When setting resources on Kubernetes pods, I’m finding it very difficult to achieve good memory efficiency.
I’m using the “no CPU limits, set memory=limits” philosophy that I hear heavily recommended on the internet.
The problem is, that many pods will have random memory spikes. In order for them not to be OOM Killed, you have to set the memory requests for them above their highest spike, which means most of the time they’re only using like 25% or so of their memory allocation.
I’ve been trying to optimize this one cluster, and on average I’m only getting 33% of the total memory requested for all the pods in the cluster actually being used. Whenever I try decreasing some pod’s memory requests, I eventually get OOMs. I was hoping I could reach closer to 50%, considering that this particular cluster has a stable workload.
I’m sure that I could optimize it a bit better, but not by much.

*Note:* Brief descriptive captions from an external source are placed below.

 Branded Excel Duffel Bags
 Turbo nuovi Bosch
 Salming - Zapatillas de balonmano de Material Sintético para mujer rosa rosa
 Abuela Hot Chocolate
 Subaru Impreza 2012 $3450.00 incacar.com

Is this a shared experience in Kubernetes? That you ultimately have to sacrifice a lot of memory efficiency.
Others are correct, the problem is the software. You are right to use memory requests and limits. The limits being the max it will use, but hopefully other pods won’t be using all of their limits at once.
So all of the pods’ memory requests on a given node will sum to < 100% of the total available memory. So you can of course say your pod requests the highest amount of ram it will ever need, but that does mean it’s reserved for that pod and won’t be used anywhere else even during downtime
K8s will allow over provisioning of ram for the limits though because it assumes it will not always need that as you are seeing.

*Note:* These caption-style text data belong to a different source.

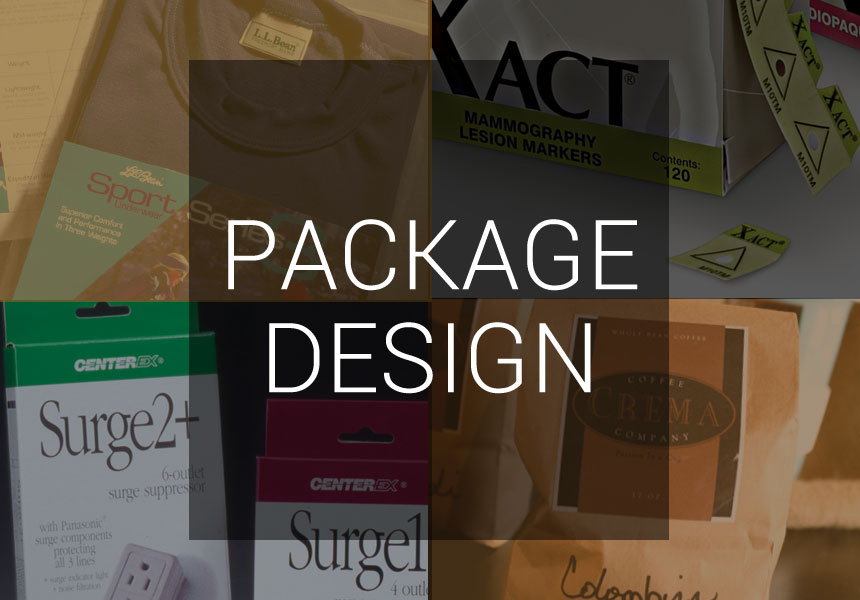 Package and label design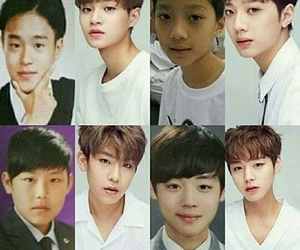 predebut, wanna one, and park jihoon image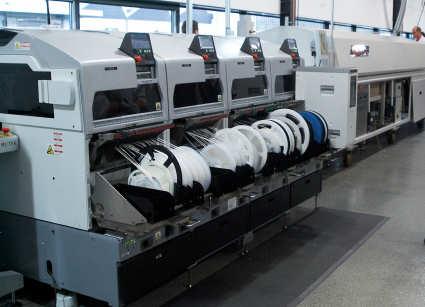 Wilo-Elektronikfertigung: Hocheffizienz auch in der Fertigung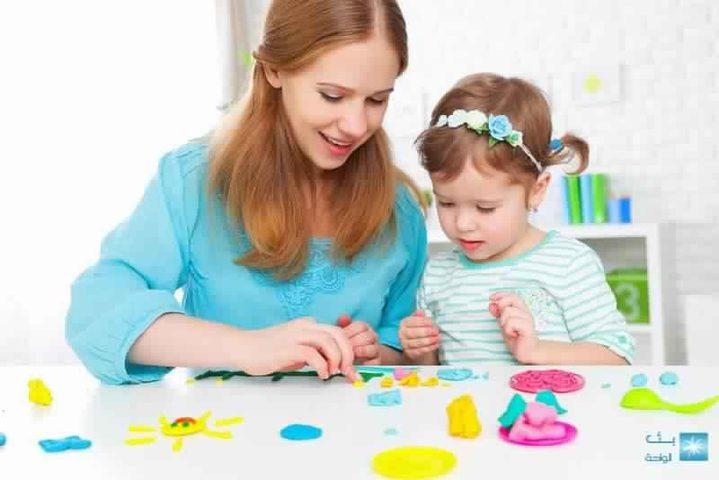 أساليب صحية لتربية الطفل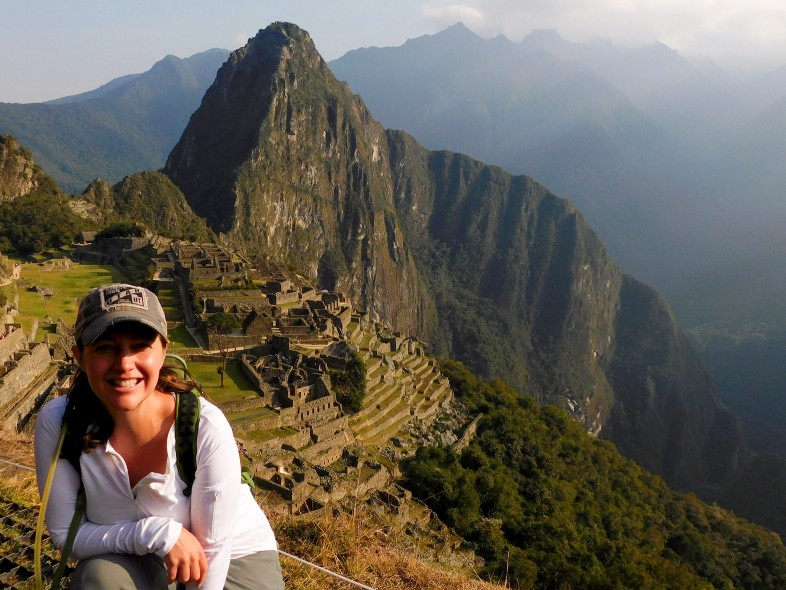 Outdoor mysteries author and avid hiker at Machu Picchu in Peru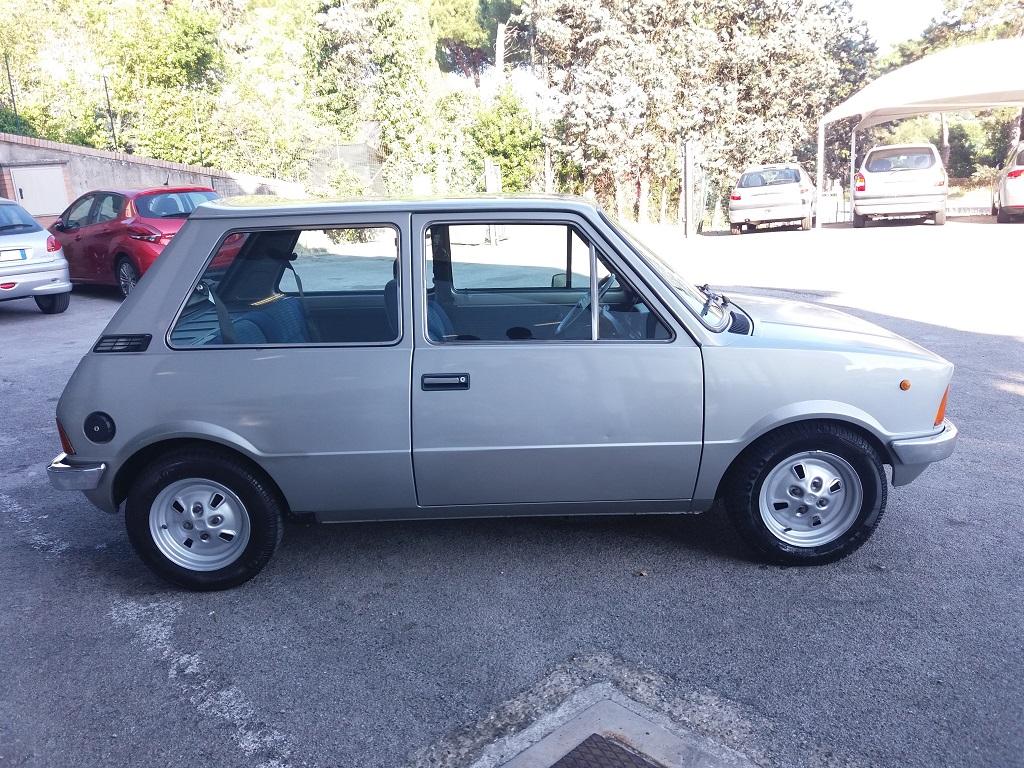 Innocenti Mini 90 SL (6)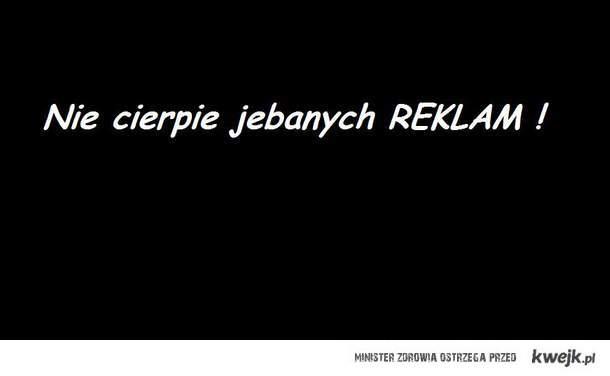 Jebane Reklamy !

What you can do is to set a priority class on the pod so when it spikes and you don’t have enough ram, it will kill some other pod instead of yours, but that makes other pods more volatile of course.
There’s many options at your disposal, you’ll have to decide what works best for your use case.

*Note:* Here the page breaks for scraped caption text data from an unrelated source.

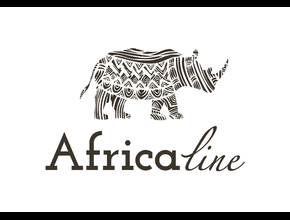 AFRICA line ADVENTURE CLUB Sp. z o.o.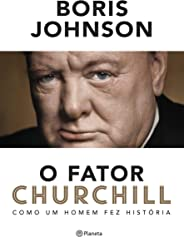 O fator Churchill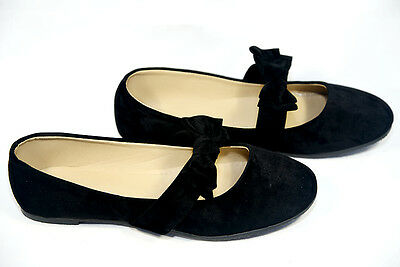 New Women Black Mary Jane Front Strap with bow Ballet Flats #2859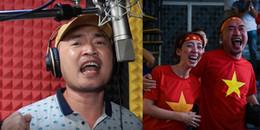Ông xã 'Hoa hậu hài' Thu Trang phá lệ làm điều này vì tuyển U23 Việt Nam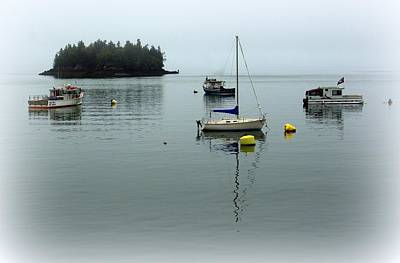 Photograph - Misty Morning In Maine by Suzanne DeGeorge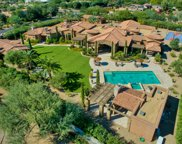 8923 N Martingale Road, Paradise Valley image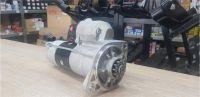 Стартер HINO-300 двигатель N04C Евро-3 Евро-4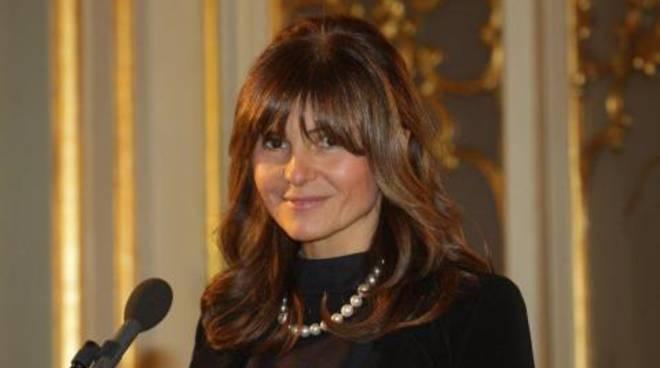 Maria Licia Ferrarini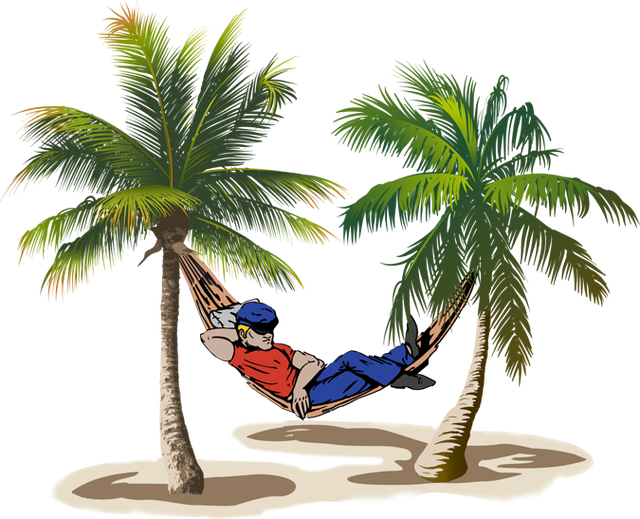 Man In Hammock Clip Art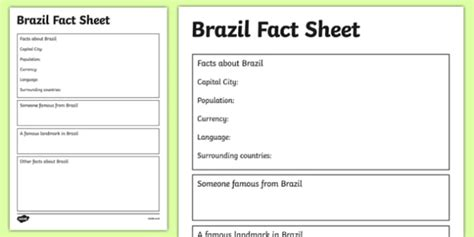 100 event fact sheet template the history of the us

That seems like a problem of the application, no? If the workloads have memory leaks or are too eager to get memory to itself, then no cluster will be able to make it perform better.
https://home.robusta.dev/blog/stop-using-cpu-limits
Okay, it’s actually more complex than that. Because on self managed nodes, kubernetes is not the only thing that’s running, so it can make sense to set limits for other non kubernetes workloads hosted on those nodes. And memory is a bit different from CPU. You will have to do some testing and YMMV but just keep the difference between requests and limits in mind.
But my suggestion would be to try to see if you can get away with only setting requests, or with setting high very high limits. See: https://kubernetes.io/docs/tasks/configure-pod-container/assign-memory-resource/#if-you-do-not-specify-a-memory-limit
In order for them not to be OOM Killed, you have to set the memory requests for them above their highest spike, which means most of the time they’re only using like 25% or so of their memory allocation.
Are you sure? Only limits should limit the total memory usage of a pod? Requests should happily let pods use more memory than the request size.
One thing I am curious about is if your pods actually need that much memory. I have heard (horror) stories, where people had an application in Kubernetes with a memory leak, so what they did instead of fixing the memory leak, was to just regularly kill pods and restart new ones that weren’t leaking yet. :/
To answer your actual question about memory optimization, no. Even google still “wastes” memory by having requests and limits higher than what pods usually use. It is very difficult to prune and be ultra efficient. If an outage due to OOM costs more than paying for more resources would, then people just resort to the latter.